I recently had the privilege of hosting an in-depth discussion at Westpac’s Singapore co.lab with Olam’s Group Chief Financial Officer, Neelamani Muthukumar. He shed light on how Olam has become a pioneer in the field and provided valuable insights for companies aiming to bring sustainability closer to the heart of their operations, including through the use of sustainable finance.

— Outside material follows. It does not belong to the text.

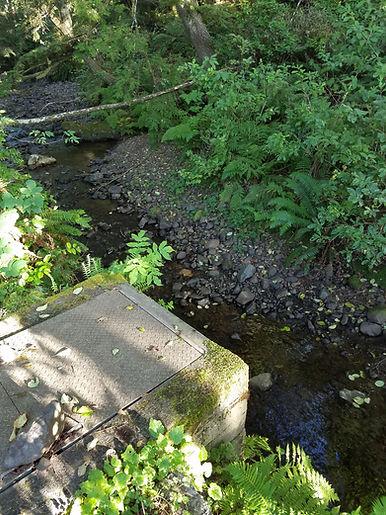 Asbury Creek intake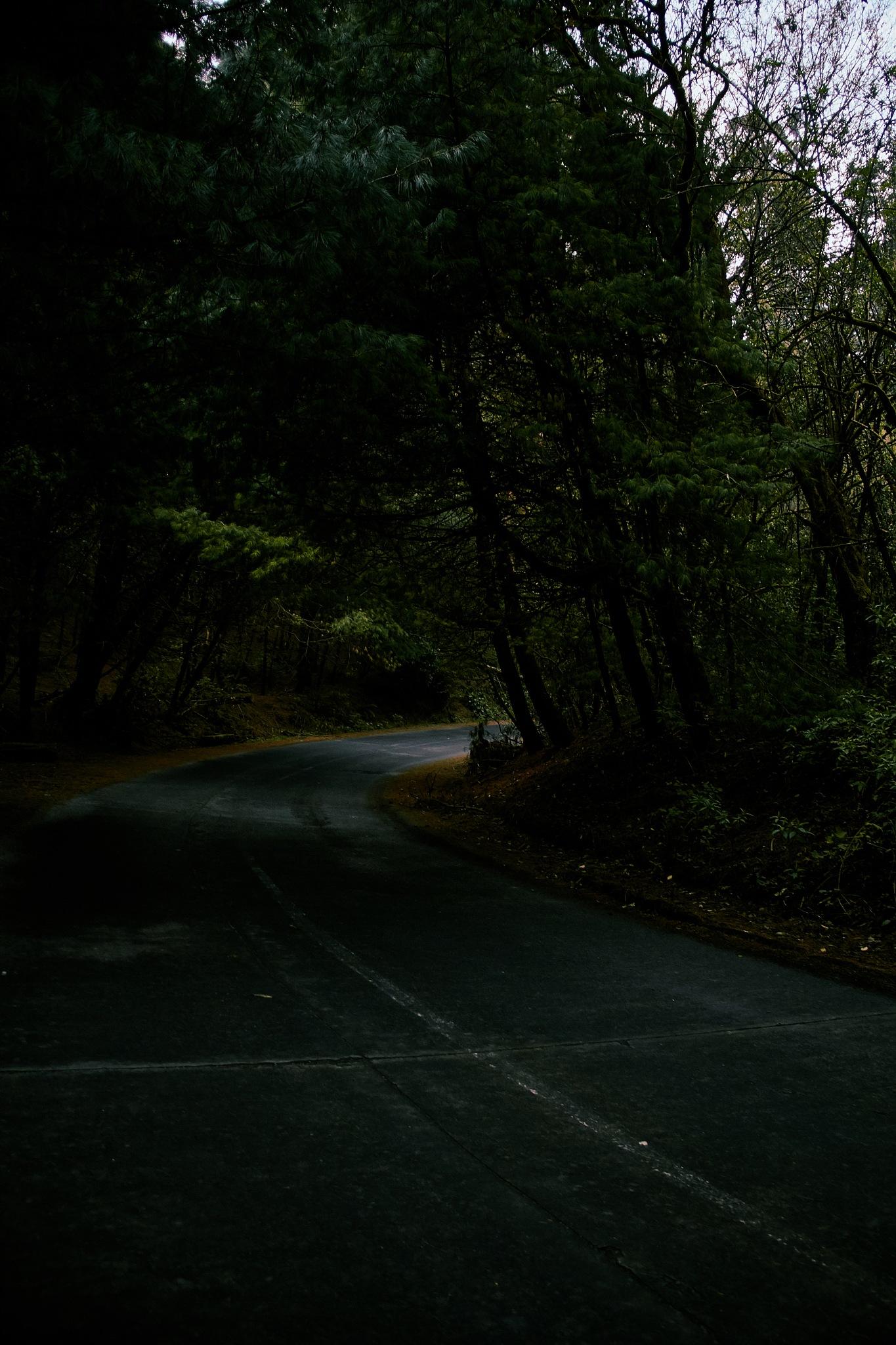 Photo in Landscape #highway #terror #horror #film #dark #ghosts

Just why has this become so important? As Muthumkumar pointed out, sustainability is presenting companies with a host of new pressures as well as opportunities. For instance, as a society, we now increasingly demand granular information on the food we consume. A range of studies have revealed staggering facts about the social and ecological footprint of the agriculture industry, making people question the methods employed and their long-term viability. Consider these statistics: producing one kilogram of beef requires 15,415 litres of water; about 25-30% of food is wasted and not eaten; and as much as 37% of total greenhouse gas emissions are attributable to the food system.

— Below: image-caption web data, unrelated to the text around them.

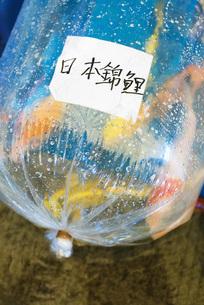 Label on bag full of goldfishの写真素材 [FYI04319924]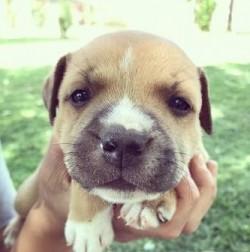 MEV. E. VAN DER WALT (Staffordshire Bull Terrier) - SOLD OUT
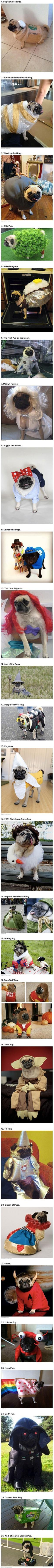 Ha! Several of these are past participants in the annual OHS Pug Crawl. :): Poor Pug, Pug Costumes, Giggle, Funny Dog Costume, Funny Pugs, Pug Life, Funny Dog Halloween Costumes, Animal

The urgency surrounding climate change and resource management is also driving the expansion of ESG (environmental, social and governance) investing. More investors are factoring ESG criteria, such as climate change, modern slavery and cybersecurity, into their investment decisions in an effort to protect and create financial and societal value. 

This trend is also powering a boom in sustainable finance. For example, global issuance of green, social and sustainability bonds surged about 40% in 2019, with a combined issuance reaching US$290 billion. In Australia, the value of green or sustainability linked loans grew approximately 14 times, to US$2.3 billion.

Despite this strong growth, we anticipate further growth in the sustainable finance market. Preliminary data from a survey on sustainable finance commissioned by Westpac and conducted by the Economist Intelligence Unit (EIU), previewed at the co.lab event, showed 77% of companies polled intend to utilise some form of sustainable financing within the next year.

Investors are similarly bullish. In the same survey, 68% of investors plan to increase their allocation of funds in sustainable investments over the next 12 months.

Embedded in the business model

As Muthukumar explained to our audience, these realities mean sustainability should not be a last-minute add-on to any business model. At Olam, “sustainability is integrated into the strategy formulation, so it is not a distinct piece,” he said. “We believe that the agricultural and food systems in the world today are broken, and we want to fix that. We think about how we can produce more food with fewer natural resources and improve biodiversity so that we leave something for future generations.”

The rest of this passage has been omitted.